El gimnasio de God
Leon de Winter
Traducción de Goedele de Sterk
Salamandra
Barcelona, 2005
379 páginas
17,50 euros
La influencia de Paul Auster
Para certificar que no se
pretende llamar a engaño a nadie, conviene aclarar que el hecho de que esta
novela pertenezca a una estirpe americana, pese a estar escrita por un
holandés, en una línea capitaneada por Paul Auster, no significa que tratemos
de descalificarla, sino meramente de catalogarla para facilitar su
identificación a posibles lectores. Se puede seguir la estela de la cocina de
Paul Auster, a caballo entre la imaginación y la imaginería, para crear una
literatura de interés al tiempo que de entretenimiento, y hacerlo bien o
hacerlo mal, o regular. Y, la verdad, Leon de Winter es un discípulo aventajado,
cuyas capacidades, tal vez, podrían llegar a adelantar a las del maestro,
siempre y cuando ose embarcarse en proyectos de mayor calado, más personales o
más originales, si es que estos dos términos no son la misma cosa.

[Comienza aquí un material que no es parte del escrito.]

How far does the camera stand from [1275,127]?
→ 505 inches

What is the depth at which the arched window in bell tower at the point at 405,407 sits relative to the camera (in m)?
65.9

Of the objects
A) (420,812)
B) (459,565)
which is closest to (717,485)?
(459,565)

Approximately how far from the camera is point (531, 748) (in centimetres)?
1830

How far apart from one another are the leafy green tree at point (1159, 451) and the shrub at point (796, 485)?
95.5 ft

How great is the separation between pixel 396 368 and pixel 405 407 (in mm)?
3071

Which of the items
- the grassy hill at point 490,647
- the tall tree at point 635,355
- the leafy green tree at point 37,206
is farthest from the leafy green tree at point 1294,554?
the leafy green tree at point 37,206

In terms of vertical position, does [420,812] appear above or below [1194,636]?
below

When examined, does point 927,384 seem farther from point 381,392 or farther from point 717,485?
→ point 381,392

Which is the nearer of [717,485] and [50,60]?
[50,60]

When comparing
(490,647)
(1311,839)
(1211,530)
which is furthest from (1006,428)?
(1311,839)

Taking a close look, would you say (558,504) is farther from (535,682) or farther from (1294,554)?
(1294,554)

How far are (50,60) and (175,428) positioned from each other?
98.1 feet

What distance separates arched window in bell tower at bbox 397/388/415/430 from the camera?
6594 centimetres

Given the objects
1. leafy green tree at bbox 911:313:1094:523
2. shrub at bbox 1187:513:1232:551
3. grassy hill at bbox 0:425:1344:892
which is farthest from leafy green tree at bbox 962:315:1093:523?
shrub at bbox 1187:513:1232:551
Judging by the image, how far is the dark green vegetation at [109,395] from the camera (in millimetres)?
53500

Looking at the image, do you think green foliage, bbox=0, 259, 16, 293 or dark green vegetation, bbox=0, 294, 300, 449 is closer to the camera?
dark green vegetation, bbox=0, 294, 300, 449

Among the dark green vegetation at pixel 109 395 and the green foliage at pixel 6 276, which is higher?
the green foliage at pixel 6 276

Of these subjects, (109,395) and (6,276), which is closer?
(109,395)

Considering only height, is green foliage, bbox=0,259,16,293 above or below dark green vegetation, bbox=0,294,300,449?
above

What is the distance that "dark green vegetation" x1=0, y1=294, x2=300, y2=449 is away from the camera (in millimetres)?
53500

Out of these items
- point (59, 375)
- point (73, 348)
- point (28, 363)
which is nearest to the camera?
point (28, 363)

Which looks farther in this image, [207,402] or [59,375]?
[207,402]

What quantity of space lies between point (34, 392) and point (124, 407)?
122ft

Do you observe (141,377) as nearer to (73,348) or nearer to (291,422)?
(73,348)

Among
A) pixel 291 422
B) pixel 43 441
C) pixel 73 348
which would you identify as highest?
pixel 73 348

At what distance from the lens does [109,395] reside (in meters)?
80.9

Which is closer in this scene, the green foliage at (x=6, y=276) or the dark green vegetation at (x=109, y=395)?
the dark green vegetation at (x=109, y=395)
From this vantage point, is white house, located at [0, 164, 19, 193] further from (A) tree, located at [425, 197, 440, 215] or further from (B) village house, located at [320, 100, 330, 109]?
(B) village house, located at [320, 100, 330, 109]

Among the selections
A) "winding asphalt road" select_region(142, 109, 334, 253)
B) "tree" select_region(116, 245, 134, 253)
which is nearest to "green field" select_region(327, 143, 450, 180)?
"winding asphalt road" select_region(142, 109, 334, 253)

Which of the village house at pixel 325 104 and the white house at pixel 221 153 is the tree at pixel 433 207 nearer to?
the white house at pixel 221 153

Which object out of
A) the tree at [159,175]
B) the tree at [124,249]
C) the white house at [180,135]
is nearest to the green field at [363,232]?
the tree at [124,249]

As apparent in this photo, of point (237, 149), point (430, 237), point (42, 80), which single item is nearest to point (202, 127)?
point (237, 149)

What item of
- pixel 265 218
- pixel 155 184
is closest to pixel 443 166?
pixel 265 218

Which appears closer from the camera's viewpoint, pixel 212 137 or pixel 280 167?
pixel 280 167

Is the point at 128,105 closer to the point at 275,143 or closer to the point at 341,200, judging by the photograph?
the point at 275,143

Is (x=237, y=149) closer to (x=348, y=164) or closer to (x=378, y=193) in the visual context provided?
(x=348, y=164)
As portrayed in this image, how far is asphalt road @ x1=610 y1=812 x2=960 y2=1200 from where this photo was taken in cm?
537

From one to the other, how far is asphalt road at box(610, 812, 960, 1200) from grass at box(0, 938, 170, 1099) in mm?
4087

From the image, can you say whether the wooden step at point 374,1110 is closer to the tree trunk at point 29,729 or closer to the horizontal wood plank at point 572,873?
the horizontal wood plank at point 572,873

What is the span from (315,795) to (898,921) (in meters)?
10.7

El gimnasio de God es una novela en la que no deja de estar
presente el azar que rige el orden del mundo, pero se trata de un azar que no
carece de leyes, las que llevan a la elaboración de una trama redonda, un azar
que funciona exactamente igual al mecanismo de una novela. Dentro de ese
esquema, coaccionado por la esencia de la pérdida que nutre la savia del
narrador y/o el protagonista, Joop, el padre de Miriam, que fallece en un
accidente en carretera, se encajan varias historias secundarias, entrecruzadas,
manipuladas con maestría por el autor de modo que en ningún momento decaiga el
interés por ninguna de ellas, al tiempo que resultan muy naturales las
transiciones de unas a otras: la biografía de Joop y su historia matrimonial,
la entrega incondicional de God para mitigar su culpa, el espionaje para el
Mosad, la persecución del corazón donado de Miriam, la resurrección sin sentido
de un amor de adolescencia que aprovecha un momento de debilidad. Unos relatos
protagonizados por unos seres tan paradójicos como arquetípicos. El más logrado
de ellos es God -cuyo apodo proviene de Godzilla y no de Dios-, un
afroamericano de dos metros y ciento cincuenta kilos, campeón de kárate,
conductor de la moto en la que viajaba junto a Miriam, y que tiene intenciones
de erigir un templo griego a la memoria de la muchacha; esa es su paradoja: “la
felicidad era algo que no podía captarse hasta que se había esfumado”. La mejor
de las paradojas probablemente sea el detalle del último regalo que el padre
hace a su hija el día de su cumpleaños que será el del accidente: una agenda,
es decir, un cuaderno en el que registrar lo que a uno le queda por hacer en el
próximo año de vida. En cuanto a la razón de recurrir a la fórmula de
arquetipos, como el propio narrador explica en algún momento aplicando la fórmula
a una de sus creaciones, se sirve de personajes para tipificar a la gente. En
casi todos ellos habita un cierto afán de creer en la trascendencia de la vida,
algunos claramente identificados a través de su fidelidad religiosa, y el único
ateo, Joop, convencido de la perdurabilidad espiritual de su hija en el corazón
que ha donado y que seguirá latiendo durante diez años dentro de la carcasa de
otra persona.
Los recursos narrativos son muy
variados, desde la perfecta dosificación de diálogos y acciones alternados, los
flash backs más clásicos, a las confesiones biográficas durante un viaje en
automóvil. Unos recursos al servicio de explicar cómo puede cambiarle a uno la
vida en un extrañamiento amable, grato e incluso divertido. Aunque donde
realmente destaca De Winter es en la
capacidad para describir a los personajes sin un eje claro, sino en función de
las sensaciones de cada uno de los otros personajes a partir de las actitudes
de los demás.
El gimnasio de God se trata, en definitiva, de una obra que sin
renegar de su intención comercial, es una estupenda recomendación para
sobrevivir a un fin de semana lluvioso.